Faecal microbiota transplantation is a strategy that results in resolution rates of around 90% for rCDI in humans, and, as such, it is worth investigating and developing FMT further in pig production both for production improvement and disease treatment aspects. On the other hand, it seems also clear that transplanting faecal material from an individual to another poses a risk of transmitting diseases or impairing other outcomes. Although not examined in this review, and acting as something of a caveat for FMT in large-scale intensive pig production, is the issue of biosecurity. As mentioned above, and identified for human medicine, screening of donor stock for pathogens is imperative. Multiple bacterial, parasitic, and viral agents can be transmitted via the faecal-oral route, and stock which have been treated with antimicrobials may harbor resistant bacteria which can be transferred to recipients, resulting in establishment of the resistant population, or transfer of resistance genes to the recipient’s commensal microbiota [151]. Additionally, it is common biosecurity practice to only allow stock onto a production unit via an integrated system, so a ‘one size fits all’ approach, where a large, easily accessible stock of FMT inoculum can be distributed to multiple producers is unlikely to be viable. It should be noted that the use of FMT in pigs would also be subjected to varying levels of regulations (based on country) for its use in pigs due to biosecurity/regulatory implications [152]. The regulatory barriers for the routine use of FMT in pigs require careful consideration and comprehensive risk-benefit assessment is also required to any prior routine use.

When more experience has been gained on FMT in pigs and taking advantage of this new knowledge, the future of the field, as proposed for humans, should be moving beyond faecal transplants and instead aiming to identify the organisms that are essential for a particular outcome, and then providing those organisms in a much simpler fashion than FMT. This would provide a safer and more sustainable alternative to faecal transplants. Probiotic products are in common use in human therapeutics, and to a lesser extent in animals, to alter GI-tract microbiota by providing specific microorganisms, however for the most part, they do not seem to colonize and persist in the gut [153-155]. Faecal microbiota transplantation consists of supplementing with an already established and competitive community, where much research will be needed to find specific strains that will work synergistically to provide the desired outcome, and be competitive enough to establish in the host.

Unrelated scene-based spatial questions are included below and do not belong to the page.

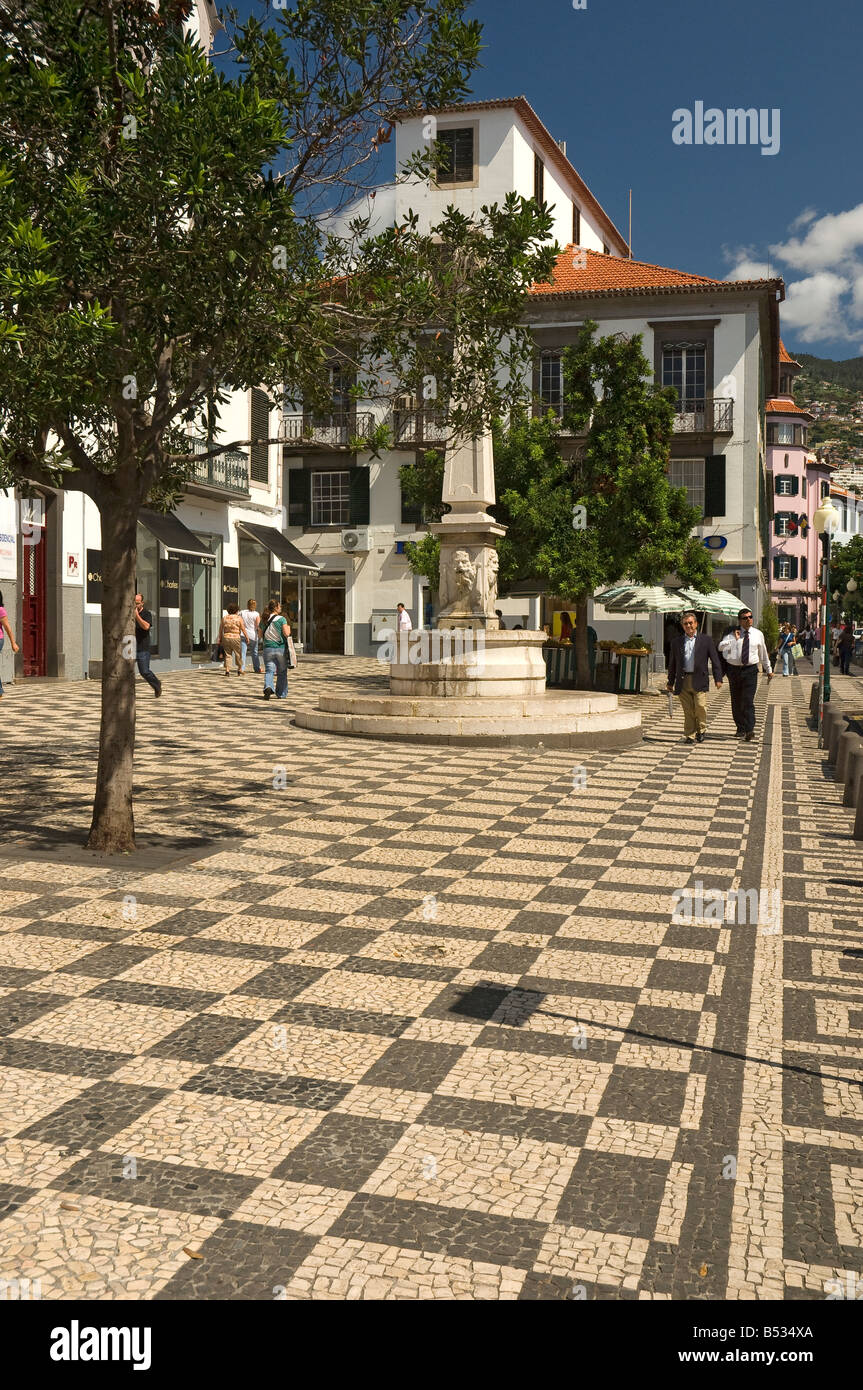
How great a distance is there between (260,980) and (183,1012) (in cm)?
48

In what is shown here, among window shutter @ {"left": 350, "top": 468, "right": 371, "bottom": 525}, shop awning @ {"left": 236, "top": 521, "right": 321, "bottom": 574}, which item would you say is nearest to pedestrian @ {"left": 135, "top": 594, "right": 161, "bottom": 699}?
shop awning @ {"left": 236, "top": 521, "right": 321, "bottom": 574}

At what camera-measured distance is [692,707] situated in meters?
15.8

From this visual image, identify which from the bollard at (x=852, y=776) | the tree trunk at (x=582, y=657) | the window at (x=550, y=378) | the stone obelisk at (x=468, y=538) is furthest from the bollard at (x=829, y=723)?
the window at (x=550, y=378)

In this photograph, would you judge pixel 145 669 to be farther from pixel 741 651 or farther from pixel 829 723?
pixel 829 723

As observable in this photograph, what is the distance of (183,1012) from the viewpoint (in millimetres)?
4582

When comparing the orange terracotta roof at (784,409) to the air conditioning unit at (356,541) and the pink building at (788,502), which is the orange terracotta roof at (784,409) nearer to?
the pink building at (788,502)

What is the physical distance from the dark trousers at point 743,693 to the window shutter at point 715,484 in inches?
904

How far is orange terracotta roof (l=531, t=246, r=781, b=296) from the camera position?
1460 inches

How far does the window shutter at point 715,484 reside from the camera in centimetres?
3784

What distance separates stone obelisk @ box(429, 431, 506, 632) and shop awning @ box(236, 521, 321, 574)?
18455mm

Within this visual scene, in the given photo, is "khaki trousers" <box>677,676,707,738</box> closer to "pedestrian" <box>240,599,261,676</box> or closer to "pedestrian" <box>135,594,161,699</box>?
"pedestrian" <box>135,594,161,699</box>

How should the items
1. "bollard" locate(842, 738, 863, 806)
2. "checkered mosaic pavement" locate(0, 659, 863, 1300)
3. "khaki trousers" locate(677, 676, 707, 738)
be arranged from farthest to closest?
"khaki trousers" locate(677, 676, 707, 738)
"bollard" locate(842, 738, 863, 806)
"checkered mosaic pavement" locate(0, 659, 863, 1300)
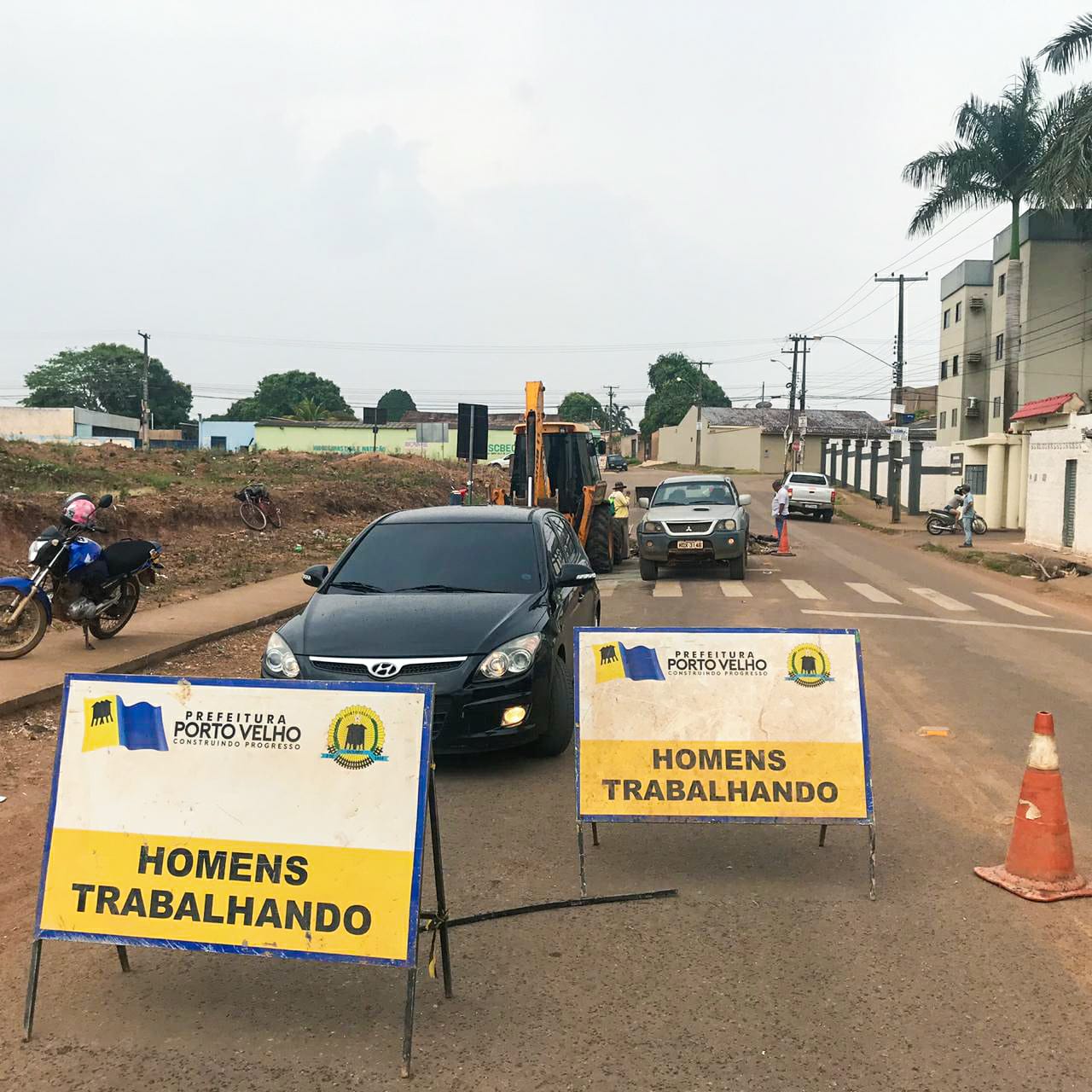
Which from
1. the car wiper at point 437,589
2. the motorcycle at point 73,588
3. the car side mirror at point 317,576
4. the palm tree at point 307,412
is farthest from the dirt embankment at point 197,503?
the palm tree at point 307,412

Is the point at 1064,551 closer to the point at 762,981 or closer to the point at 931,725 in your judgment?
the point at 931,725

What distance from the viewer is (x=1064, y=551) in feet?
78.9

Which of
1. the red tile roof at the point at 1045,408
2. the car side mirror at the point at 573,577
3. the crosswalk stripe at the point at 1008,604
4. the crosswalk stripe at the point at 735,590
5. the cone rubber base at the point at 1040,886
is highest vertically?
the red tile roof at the point at 1045,408

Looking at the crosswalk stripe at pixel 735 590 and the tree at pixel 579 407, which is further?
the tree at pixel 579 407

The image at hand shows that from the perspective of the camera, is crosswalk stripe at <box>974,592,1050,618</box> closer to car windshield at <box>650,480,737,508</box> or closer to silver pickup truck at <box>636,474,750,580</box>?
silver pickup truck at <box>636,474,750,580</box>

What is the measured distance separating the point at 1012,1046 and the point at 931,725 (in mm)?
4856

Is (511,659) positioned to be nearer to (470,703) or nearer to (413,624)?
(470,703)

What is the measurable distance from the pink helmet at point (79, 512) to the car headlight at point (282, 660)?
14.2 feet

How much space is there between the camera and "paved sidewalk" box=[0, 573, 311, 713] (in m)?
8.77

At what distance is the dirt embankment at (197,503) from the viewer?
17.9m

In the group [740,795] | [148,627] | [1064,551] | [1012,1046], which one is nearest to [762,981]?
[1012,1046]

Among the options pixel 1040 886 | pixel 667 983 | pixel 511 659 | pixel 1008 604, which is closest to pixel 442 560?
pixel 511 659

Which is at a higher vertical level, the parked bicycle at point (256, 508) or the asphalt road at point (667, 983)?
the parked bicycle at point (256, 508)

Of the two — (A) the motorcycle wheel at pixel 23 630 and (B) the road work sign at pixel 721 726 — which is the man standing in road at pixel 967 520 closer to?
(A) the motorcycle wheel at pixel 23 630
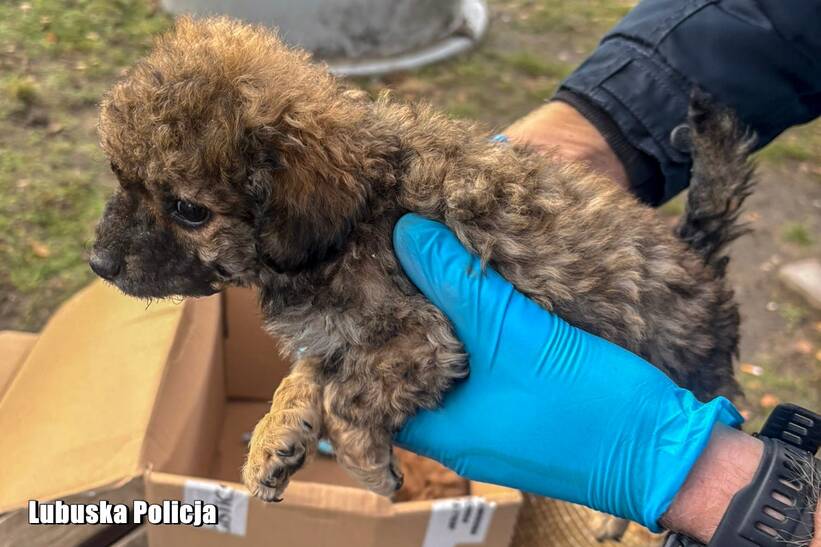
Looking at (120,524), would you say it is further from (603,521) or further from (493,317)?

According to Smillie et al. [120], whether this next generation of microbiome-based therapeutics effectively replaces FMT will depend on i) whether the “active ingredients” of FMT that carry out a desired mechanism can be identified, ii) whether these strains engraft in a patient’s gut, and iii) whether they are sufficiently abundant to produce a desired response. It could also be added, particularly in a field of large scale as intensive swine production, that a cost-effective, reproducible, quality controlled product would also be needed.